MultinomialNB(alpha=1.9)

Now we use `score` method to determine the mean accuracy of the model:

In [7]:
model.score(test_x, test_y)

0.9536231884057971

To make the accuracy more accurate, we can use `Area Under Receiver Operating Characteristic Curve` ("ROC AUC") to measure the model accuracy.

In [8]:
from sklearn.metrics import roc_auc_score
probabilities = model.predict_proba(test_x)
roc_auc_score(test_y, probabilities[:, 1])

0.9789137073474016

Moreover, we can use `confusion matrix` to see how many emails are classified correctly or incorrectly.

In [9]:
from sklearn.metrics import confusion_matrix
predicted = model.predict(test_x)
confusion_matrix(test_y, predicted)

array([[703,  36],
       [ 12, 284]])

As we can see, the upper-left and lower-right cells have mush larger number than that of upper-right and lower-left. Therefore, This model is accurate.

Then we can also check the presision and recall score.

In [10]:
from sklearn.metrics import precision_score

train_predictions = model.predict(train_x)
precision_score(train_y, train_predictions)

0.8701996927803379

In [11]:
from sklearn.metrics import recall_score

recall_score(train_y, train_predictions)

0.9410299003322259



Following codes are used to predict some emails from other datasets.

In [12]:
import re

# Split the email and count the frequency
def get_word_frequency(content):
    words = list(df.columns)[:-1]

    # Find all words and its length
    pattern_word = re.compile(r'[a-zA-Z]+')
    content_words = pattern_word.findall(content.lower())

    # Calculate the frequency probability
    frequency_word = [content_words.count(word) for word in words]

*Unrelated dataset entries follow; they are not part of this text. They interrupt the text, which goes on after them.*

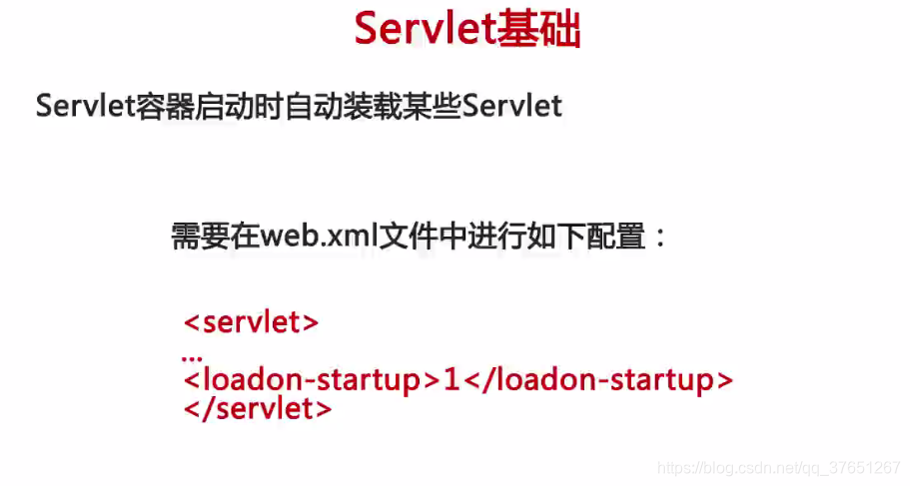 Servlet基础

Servlet容器启动时自动装载某些Servlet

需要在web.xml文件中进行如下配置：

<servlet>
...
<loadon-startup>1</loadon-startup>
</servlet>

https://blog.csdn.net/qq_37651267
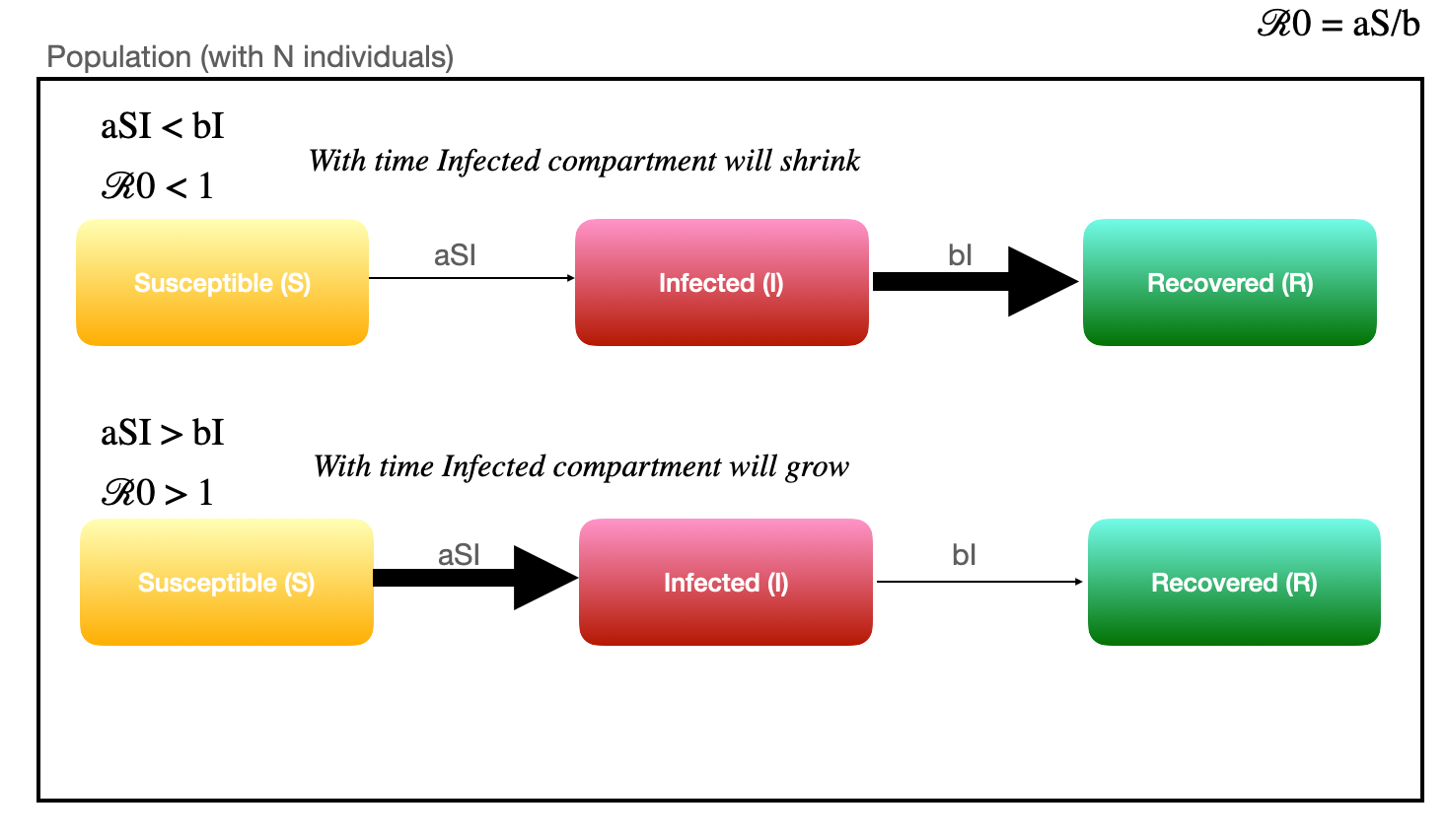 $\mathscr{R}0 = aS/b$

Population (with N individuals)

$aSI < bI$

$\mathscr{R}0 < 1$

With time Infected compartment will shrink

Susceptible (S)

aSI

Infected (I)

bI

Recovered (R)

$aSI > bI$

$\mathscr{R}0 > 1$

With time Infected compartment will grow

Susceptible (S)

aSI

Infected (I)

bI

Recovered (R)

    return dict(enumerate(frequency_word))

In [13]:
# precict a single email
def predict_spam(content):
    input = [get_word_frequency(content)]
    return model.predict(pd.DataFrame(input))[0]

In [15]:
# Predict emails from another dataset
test_df = pd.read_csv("test_emails.csv")
test_df = test_df[['text', 'label_num']]

test_input = []
for i in range(test_df.shape[0]):
    test_input.append(get_word_frequency(test_df.iloc[i][0]))
test_input = pd.DataFrame(test_input)
test_result = test_df['label_num']

test_input.head()

Unnamed: 0,the,to,ect,and,for,of,a,you,hou,in,...,enhancements,connevey,jay,valued,lay,infrastructure,military,allowing,ff,dry
0,1,2,0,0,1,0,1,2,0,0,...,0,0,0,0,0,0,0,0,0,0
1,0,0,0,0,1,0,0,0,0,0,...,0,0,0,0,0,0,0,0,0,0
2,25,16,0,17,6,11,11,8,0,5,...,0,0,0,0,0,0,0,0,0,0
3,0,0,0,0,0,0,0,0,0,0,...,0,0,0,0,0,0,0,0,0,0
4,1,3,0,0,0,0,2,1,0,0,...,0,0,0,0,0,0,0,0,0,0


Then check the accuracy of the model.

In [16]:
model.score(test_input, test_result)

0.9400502804099787

In [26]:
probabilities = model.predict_proba(test_input)
roc_auc_score(test_result, probabilities[:, 1])

0.9929796153136223

Above scores show that the model has a good accuracy on this dataset.

Then we check the confusion matrix to see how is the prediction distribution (Spam or ham emails are classified correctly or not)

In [22]:
predicted = model.predict(test_input)
confusion_matrix(test_result, predicted)

array([[3628,   44],
       [ 266, 1233]])

In [19]:
from sklearn.metrics import precision_score

train_predictions = model.predict(test_input)
precision_score(test_result, predicted)

0.9655442443226312

In [20]:
recall_score(test_result, predicted)

0.8225483655770514

Since the upper-left and lower-right cells have mush larger number than that of upper-right and lower-left, we can say that this model can be used to classify emails.